▶ Belirtilen Alıştırma: Lütfen İran'daki sel felaketi ve Haşdi Şabi milisleri tartışmasıyla ilgili aşağıdaki haber metnini son cümlesinden sonra sürdürün.

**** Sunulan Alıntı

​İran’da Haşdi Şabi birlikleri tartışması

Afgan Fatimiyyun Tugayı’na bağlı bir kanal, dün üyelerinin İran’ın batısındaki Luristan Eyaleti’nde görüntülendiği resimler yayınladı
Afgan Fatimiyyun Tugayı’na bağlı bir kanal, dün üyelerinin İran’ın batısındaki Luristan Eyaleti’nde görüntülendiği resimler yayınladı
TT

​İran’da Haşdi Şabi birlikleri tartışması

Afgan Fatimiyyun Tugayı’na bağlı bir kanal, dün üyelerinin İran’ın batısındaki Luristan Eyaleti’nde görüntülendiği resimler yayınladı
Afgan Fatimiyyun Tugayı’na bağlı bir kanal, dün üyelerinin İran’ın batısındaki Luristan Eyaleti’nde görüntülendiği resimler yayınladı

İran’da yaşanan sel felaketi, başta Haşdi Şabi olmak üzere İran Devrim Muhafızları’na (DMO) yakın çok uluslu milislerin varlığıyla ilgili tartışmaları “kamuoyu" sorununa dönüştürürken rejime yakın medya kuruluşları, çok uluslu milislerin İran'ın batısında sel baskınlarının yaşandığı bölgelere girişini savunmak için geniş bir medya kampanyası başlattı. Keyhan gazetesi, milislerin konvoylarına giriş izni verilmesini eleştirenlere sert yanıt verdi.
DMO’ya yakın medya kuruluşları, Iraklı, Pakistanlı ve Afgan milislerin bulunduğu Haşdi Şabi konvoylarının batı eyaletlerine konuşlandırılmasını savunan Keyhan gazetesini desteklerken Mardom Salari gazatesi tartışmanın boyutlarına dikkati çekti.

********
**** Liste

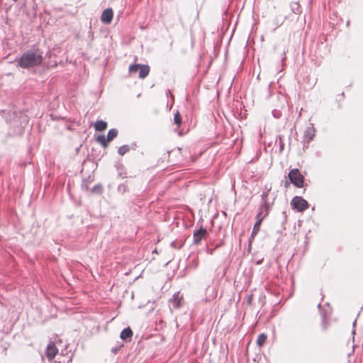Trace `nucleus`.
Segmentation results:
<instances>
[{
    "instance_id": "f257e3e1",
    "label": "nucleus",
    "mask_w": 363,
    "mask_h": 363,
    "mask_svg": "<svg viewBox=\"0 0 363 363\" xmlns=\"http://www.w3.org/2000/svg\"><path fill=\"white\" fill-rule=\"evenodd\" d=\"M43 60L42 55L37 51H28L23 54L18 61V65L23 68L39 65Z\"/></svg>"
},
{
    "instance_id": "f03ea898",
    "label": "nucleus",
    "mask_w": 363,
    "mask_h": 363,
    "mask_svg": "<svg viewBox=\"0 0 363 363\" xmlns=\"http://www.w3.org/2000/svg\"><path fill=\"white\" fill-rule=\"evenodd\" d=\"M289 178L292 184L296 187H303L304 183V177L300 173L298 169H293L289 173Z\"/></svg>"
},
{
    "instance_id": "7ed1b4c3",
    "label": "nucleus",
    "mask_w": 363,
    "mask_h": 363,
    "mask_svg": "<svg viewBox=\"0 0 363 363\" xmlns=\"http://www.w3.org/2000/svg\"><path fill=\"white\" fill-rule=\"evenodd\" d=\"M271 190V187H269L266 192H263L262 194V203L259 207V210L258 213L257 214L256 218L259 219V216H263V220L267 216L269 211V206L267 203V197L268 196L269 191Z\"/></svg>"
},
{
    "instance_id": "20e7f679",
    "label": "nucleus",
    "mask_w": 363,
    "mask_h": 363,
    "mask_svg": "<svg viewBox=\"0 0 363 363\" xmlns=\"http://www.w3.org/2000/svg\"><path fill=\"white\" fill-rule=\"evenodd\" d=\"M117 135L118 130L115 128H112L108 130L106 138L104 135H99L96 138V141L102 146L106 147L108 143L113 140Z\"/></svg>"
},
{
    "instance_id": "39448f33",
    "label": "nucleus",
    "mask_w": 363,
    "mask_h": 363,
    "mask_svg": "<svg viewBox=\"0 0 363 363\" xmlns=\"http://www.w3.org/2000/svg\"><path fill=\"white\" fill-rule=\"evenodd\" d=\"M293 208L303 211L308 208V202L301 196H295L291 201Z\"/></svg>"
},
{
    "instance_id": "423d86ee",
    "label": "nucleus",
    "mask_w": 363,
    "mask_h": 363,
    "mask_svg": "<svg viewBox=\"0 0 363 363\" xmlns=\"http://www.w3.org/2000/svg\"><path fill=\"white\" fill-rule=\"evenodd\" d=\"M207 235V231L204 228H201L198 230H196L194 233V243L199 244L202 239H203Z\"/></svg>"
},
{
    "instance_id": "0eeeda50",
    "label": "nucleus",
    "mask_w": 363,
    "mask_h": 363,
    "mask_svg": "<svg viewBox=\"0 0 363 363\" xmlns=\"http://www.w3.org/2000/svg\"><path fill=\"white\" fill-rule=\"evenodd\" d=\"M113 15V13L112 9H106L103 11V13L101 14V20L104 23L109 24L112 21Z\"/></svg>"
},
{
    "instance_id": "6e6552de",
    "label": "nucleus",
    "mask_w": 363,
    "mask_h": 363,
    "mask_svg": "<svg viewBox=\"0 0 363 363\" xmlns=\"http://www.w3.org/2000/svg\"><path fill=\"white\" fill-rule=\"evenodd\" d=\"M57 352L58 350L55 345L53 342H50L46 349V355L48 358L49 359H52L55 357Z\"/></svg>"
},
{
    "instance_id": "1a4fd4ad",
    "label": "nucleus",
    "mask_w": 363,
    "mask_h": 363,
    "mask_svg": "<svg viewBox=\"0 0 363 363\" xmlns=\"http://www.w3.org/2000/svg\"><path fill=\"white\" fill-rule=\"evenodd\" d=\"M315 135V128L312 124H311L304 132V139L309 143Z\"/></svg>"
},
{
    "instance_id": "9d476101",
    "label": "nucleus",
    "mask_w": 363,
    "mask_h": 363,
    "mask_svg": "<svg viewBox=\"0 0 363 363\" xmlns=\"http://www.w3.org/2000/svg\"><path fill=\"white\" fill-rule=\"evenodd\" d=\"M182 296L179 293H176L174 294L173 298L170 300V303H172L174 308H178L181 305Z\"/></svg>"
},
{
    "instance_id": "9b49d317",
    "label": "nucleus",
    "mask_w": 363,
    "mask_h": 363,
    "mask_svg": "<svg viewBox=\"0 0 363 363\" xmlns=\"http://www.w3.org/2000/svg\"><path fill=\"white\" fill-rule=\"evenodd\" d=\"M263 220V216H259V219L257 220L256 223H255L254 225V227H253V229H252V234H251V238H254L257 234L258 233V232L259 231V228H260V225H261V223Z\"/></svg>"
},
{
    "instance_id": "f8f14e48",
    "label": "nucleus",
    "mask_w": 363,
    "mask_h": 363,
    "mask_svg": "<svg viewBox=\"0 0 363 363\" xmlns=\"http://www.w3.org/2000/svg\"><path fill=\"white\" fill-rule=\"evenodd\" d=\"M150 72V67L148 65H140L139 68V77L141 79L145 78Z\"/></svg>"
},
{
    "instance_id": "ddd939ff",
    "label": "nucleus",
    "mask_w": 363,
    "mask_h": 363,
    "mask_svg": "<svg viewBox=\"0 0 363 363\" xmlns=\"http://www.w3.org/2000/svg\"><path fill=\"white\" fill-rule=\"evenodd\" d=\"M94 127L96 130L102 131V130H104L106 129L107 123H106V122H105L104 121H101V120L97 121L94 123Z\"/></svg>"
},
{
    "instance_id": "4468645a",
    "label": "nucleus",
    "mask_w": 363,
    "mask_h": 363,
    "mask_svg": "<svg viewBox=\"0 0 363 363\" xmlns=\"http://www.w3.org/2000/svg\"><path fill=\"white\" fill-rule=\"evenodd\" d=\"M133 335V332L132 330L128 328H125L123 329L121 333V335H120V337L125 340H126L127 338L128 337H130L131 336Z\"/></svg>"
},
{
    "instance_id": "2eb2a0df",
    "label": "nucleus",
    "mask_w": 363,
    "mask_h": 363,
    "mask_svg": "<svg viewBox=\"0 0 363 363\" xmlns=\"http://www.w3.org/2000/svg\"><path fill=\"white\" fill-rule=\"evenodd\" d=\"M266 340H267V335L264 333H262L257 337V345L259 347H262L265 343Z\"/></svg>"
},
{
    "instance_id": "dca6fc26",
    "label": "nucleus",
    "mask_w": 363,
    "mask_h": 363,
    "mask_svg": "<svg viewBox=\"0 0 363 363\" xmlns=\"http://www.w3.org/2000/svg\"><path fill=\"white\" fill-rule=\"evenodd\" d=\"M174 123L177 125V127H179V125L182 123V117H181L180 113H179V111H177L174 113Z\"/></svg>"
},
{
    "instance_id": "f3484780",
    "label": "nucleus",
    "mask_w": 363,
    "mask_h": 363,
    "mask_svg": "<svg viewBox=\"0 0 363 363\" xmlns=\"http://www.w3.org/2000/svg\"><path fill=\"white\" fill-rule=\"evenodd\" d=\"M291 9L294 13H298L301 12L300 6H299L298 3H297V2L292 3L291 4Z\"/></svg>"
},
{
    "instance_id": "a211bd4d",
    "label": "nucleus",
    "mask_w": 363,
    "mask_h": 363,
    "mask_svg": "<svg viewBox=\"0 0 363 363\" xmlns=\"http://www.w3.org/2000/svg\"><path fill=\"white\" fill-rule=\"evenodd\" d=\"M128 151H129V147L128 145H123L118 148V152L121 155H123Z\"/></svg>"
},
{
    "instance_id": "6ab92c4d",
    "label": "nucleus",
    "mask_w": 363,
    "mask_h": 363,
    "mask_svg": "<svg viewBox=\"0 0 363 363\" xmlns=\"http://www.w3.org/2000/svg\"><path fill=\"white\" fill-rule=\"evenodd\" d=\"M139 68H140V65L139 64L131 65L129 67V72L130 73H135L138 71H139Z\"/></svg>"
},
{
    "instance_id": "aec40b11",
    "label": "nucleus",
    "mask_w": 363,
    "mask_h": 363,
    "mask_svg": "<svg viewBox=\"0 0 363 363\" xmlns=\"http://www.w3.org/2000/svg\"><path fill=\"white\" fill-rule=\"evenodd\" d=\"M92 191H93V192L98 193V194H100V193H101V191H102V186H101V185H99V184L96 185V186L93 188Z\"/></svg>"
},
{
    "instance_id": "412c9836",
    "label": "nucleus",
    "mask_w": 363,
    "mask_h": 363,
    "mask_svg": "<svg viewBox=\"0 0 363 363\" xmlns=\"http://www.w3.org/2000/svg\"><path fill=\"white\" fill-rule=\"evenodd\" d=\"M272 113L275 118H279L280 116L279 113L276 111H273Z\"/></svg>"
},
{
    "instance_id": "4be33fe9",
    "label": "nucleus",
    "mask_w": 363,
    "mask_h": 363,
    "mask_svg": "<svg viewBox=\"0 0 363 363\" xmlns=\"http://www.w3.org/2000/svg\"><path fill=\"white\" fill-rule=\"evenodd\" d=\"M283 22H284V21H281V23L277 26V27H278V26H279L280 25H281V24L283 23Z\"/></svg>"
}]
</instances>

********

▶ Görev Çıktısı:
İran hükümeti tüm eleştirilere rağmen Iraklı Haşdi Şabi gruplarının Mehran ve Şelamice sınır kapılarından girişiyle ilgili sessizliğini korurken, İran Dini Lideri’ne yakınlığıyla bilinen Keyhan gazetesi, bunun DMO’nun dış operasyonlar kolu Kudüs Gücü Komutanı Kasım Sülemani tarafından talep edildiğini söyledi.
İran Meclisi Ulusal Güvenlik ve Dış Politika Komisyonu Başkanı Haşmetullah Felahetpişe Haşdi Şabi’nin İran’a girişine yönelik eleştirileri yersiz bularak İçişleri Bakanlığı'nın Haşdi Şabi birliklerinin girişini koordine ettiğini, bunun “yasalara ve kararlara uygun” olduğunu söyledi.
Bununla birlikte Ahvaz Milletvekili Ali Sari, bu tür bir koordinasyonların genellikle yurt dışı birimi olan Kudüs Gücü aracılığıyla yapıldığını belirterek Haşdi Şabi birimlerinin varlığının veya silah ve mühimmat taşımasının nasıl koordine edileceğinin bilinemeyeceğini kaydetti.
Ülkedeki yabancı milisler ile ilgili tartışma DMO’nun ABD tarafından terör örgütleri listesine eklenmesinin ardından başladı.
İran haber ajansları, Haşdi Şabi komutanlarından Ebu Mehdi Mühendis komutasındaki Haşdi Şabi birliklerinin, İran’ın petrol zengini olan güney batı bölgelerinin merkezlerine konuşlandırıldığını aktardılar. Öte yandan İran basınına göre Arap nüfusun yoğun olduğu batı vilayetlerinde suyun yanlış yönetilmesi sonucu 500 bin kişi evlerini terk etmek zorunda kaldı.
Haşdi Şabi komutanı Mühendis yaptığı açıklamada, Haşdi Şabi güçlerinin selden etkilenen bölgelere yardım için İran topraklarına girdiğini belirtti.
Yabancı milisler, Kudüs Gücü Komutanı Süleymani’nin selden etkilenen sınır bölgelerine yaptığı inceleme ziyaretinden birkaç gün sonra bölgeye gelirken Süleymani incelemeleri sırasında, Kudüs Gücü'nün Suriye'deki rolünü tanımlamak için kullandığı bir terime atıfta bulunarak Haşdi Şabi güçlerine “kutsal yerleri koruma” çağrısında bulunmuştu.
Öte yandan İranlılar sosyal medya üzerinden, DMO’nun müttefiki olan grupların İran’daki varlığının ve devletin politikalarına karşı çıkan vatandaşlar üzerinde baskının artmasının sebeplerini sorgulayan paylaşımlarda bulundular.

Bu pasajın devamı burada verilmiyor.